On Jan 24 02:11 PM Rob Viglione wrote:
> We lose jobs and industry overseas because of decades of bad policies,
> and government intervention in the economy. America was once the
> most competitive country in the world, but has since suffered from
> expensive labor laws, unions holding us all hostage, complex accounting
> requirements, and a hostile tax regimen. Businesses leave for a reason.
> This is the root cause of the decline in American production. The
> other side of the trade equation can be explained by rampant consumerism
> rotting our culture.
By the people and for the people? I don't think so!
Imported electronic goods will of course be more expensive, but then isn't that exactly what the doctor ordered?

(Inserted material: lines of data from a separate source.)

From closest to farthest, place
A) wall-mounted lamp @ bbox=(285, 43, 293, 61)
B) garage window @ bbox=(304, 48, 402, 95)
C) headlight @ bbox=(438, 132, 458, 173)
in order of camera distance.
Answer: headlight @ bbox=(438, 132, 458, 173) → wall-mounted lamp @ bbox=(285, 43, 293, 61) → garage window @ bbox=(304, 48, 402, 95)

Trust me when politicians are talking about support for a strong dollar, you can be sure it is just about to get trashed.
On Jan 25 08:19 AM biomedlives wrote:
> Most jobs and industries that go to other countries do so because
> labor costs are much lower in those countries. Mr. Wrixon's "Competitive
> rates of pay" means 50 to 70% lower than current American pay scales.
>
>
> On Jan 24 02:11 PM Rob Viglione wrote:
On Jan 25 11:03 AM Dave Wrixon wrote:
> Yes, but much of this adjustment will be achieved through dollar
> depreciation.
>
> Imported electronic goods will of course be more expensive, but then
> isn't that exactly what the doctor ordered?
>
> Trust me when politicians are talking about support for a strong
> dollar, you can be sure it is just about to get trashed.